- _WRITTEN PROBLEM 1_: Reproduce verbatim the portion of the forum thread on hard disk drivers starting at "You will need" and ending at "should be fine.".
- _WRITTEN PROBLEM 2_: Carry on the forum thread about locating hard disk drivers, beginning immediately after its final sentence.

- _PAGE EXCERPT_:

-- begin --

Where are the hard disk drivers?

  • Thread starter Thread starter Anthony Buckland
  • Start date Start date
A

Anthony Buckland

I'm trying to locate all the drivers for my hard drive. I get somewhat
lost in the terminology of the Device Manager. What hardware items
relate to the hard drive (in WinXP Media Center Edition, if that makes
a difference). Thanks for any help, after years I remain a newbie in the
hardware configuration world.
 
If it matters, I'm trying to construct a BartPe CD, and want to make
sure I have all the drivers needed to recognize and use my hard
drive and its partitions.
 
Anthony Buckland said:
If it matters, I'm trying to construct a BartPe CD, and want to make
sure I have all the drivers needed to recognize and use my hard
drive and its partitions.

You probably need no drivers for this purpose.

You can test by booting with your XP CD, and going into Setup, towards a new
install. If you need drivers for the hard disk (and this will only be with
some SATA motherboards), you won't get to the point where you are asked
*where* to install to - instead, you'll get a message saying that there are
no hard disks detected. At either point, cancel the install.

Even if you get that message, you can install. In the BIOS, there will be
a setting to put the hard disk controller in AHCI or a "legacy" mode. Only
AHCI will need drivers. In legacy mode, the drives will be detected, but
will be very very slightly less responsive.

HTH
-pk
 
it would have been better to have stated that in your first post, we are not
mind readers.
Sata drivers are usually supplied by the motherboard maker on a CD with
instructions on how to create the floppy necessary, so check those
instructions with the new MB
 
You will need drivers for the controller card if it is an add-on card (PCI
or PCIe). My installation doesn't recognise the hard drives until after
windows is installed on the SATA drive that is connected to the motherboard
AND the drivers are loaded for the PCI card even though these hard drives
are IDE. However, if all you have is a single (or 2) hard drive(s) then you
should be fine.
 
sgopus said:
what makes you think you need them?
if the hd is working and your pc is working??

---------------------------------------------------------------------------

And then I made a somewhat snippy response, for which I
apologize; and then my power supply went south and my
machine had to get shipped off, since I was still on extended
warranty; and then I got into a health issue which consumed
a lot of time. Hence, a lot of time has gone by, and people
would be justified thinking I'd gotten inattentive/rude. Meantime
(and for some reason I had to go off to IE to get this stuff):

Patrick Keenan wrote, on Nov. 2:

You probably need no drivers for this purpose.

You can test by booting with your XP CD, and going into Setup, towards a new
install. If you need drivers for the hard disk (and this will only be with
some SATA motherboards), you won't get to the point where you are asked
*where* to install to - instead, you'll get a message saying that there are
no hard disks detected. At either point, cancel the install.

Even if you get that message, you can install. In the BIOS, there will be
a setting to put the hard disk controller in AHCI or a "legacy" mode. Only
AHCI will need drivers. In legacy mode, the drives will be detected, but
will be very very slightly less responsive.

-- end --

- _DATASET CONTENT_:
-- begin --

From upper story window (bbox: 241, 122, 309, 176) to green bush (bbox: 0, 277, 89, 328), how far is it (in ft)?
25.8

-- end --

- _REPLY 1_:
You will need drivers for the controller card if it is an add-on card (PCI
or PCIe). My installation doesn't recognise the hard drives until after
windows is installed on the SATA drive that is connected to the motherboard
AND the drivers are loaded for the PCI card even though these hard drives
are IDE. However, if all you have is a single (or 2) hard drive(s) then you
should be fine.

- _REPLY 2_:
--------------------------------------------

sgopus wrote, on Nov. 2:

it would have been better to have stated that in your first post, we are not
mind readers.
Sata drivers are usually supplied by the motherboard maker on a CD with
instructions on how to create the floppy necessary, so check those
instructions with the new MB

Anthony Buckland said:
If it matters, I'm trying to construct a BartPe CD, and want to make
sure I have all the drivers needed to recognize and use my hard
drive and its partitions.

---------------------------------------------

Jason wrote, on Nov. 2:

You will need drivers for the controller card if it is an add-on card (PCI
or PCIe). My installation doesn't recognise the hard drives until after
windows is installed on the SATA drive that is connected to the motherboard
AND the drivers are loaded for the PCI card even though these hard drives
are IDE. However, if all you have is a single (or 2) hard drive(s) then you
should be fine.

==========================================================

Thanks for the rest of the responses, and now I'll be able to get back to
work. I'll post aqain when I have something to report.
 
Okay, back to work.

The issue of finding my hard disk drivers arose when I tried
installing Acronis True Image Home 2009, a major new version.
I found that the rescue media I created wouldn't work, a big
problem when the object is to be able to restore the C:
partition to, say, a replacement drive. The outcome of my
interchange with the MVP equivalents on the Acronis forum
was that I needed to construct a BartPE CD. (Why, because
of the forum advice that

"TI 2009 uses a different Linux kernel and different drivers
than TI 9. Most likely, the drivers for your system are not
correct or not included.")

After learning how, I made a BartPE CD. That done, I could
boot and load the Acronis program from the CD, but it couldn't
find my hard drive to restore to, although it could find various
other objects such as DVD drives, card reader/writers and
a USB external drive (with the image on it). The final piece
of advice I got from the forum was

"If BartPE can't find your drives, you most likely just need
to add the necessary drivers to your build."

After naive attempts to find them myself (I'm mostly a software
person), I came here. I've tried what seemed to me to be
the obvious thing, incorporating into my BartPE build the
drivers that the Device Manager associates with Volume 0,
which as far as I can tell is my hard drive (I can't find any other
candidates with DM). No joy, no hard disk can be found when
True Image is loaded from the BartPE CD.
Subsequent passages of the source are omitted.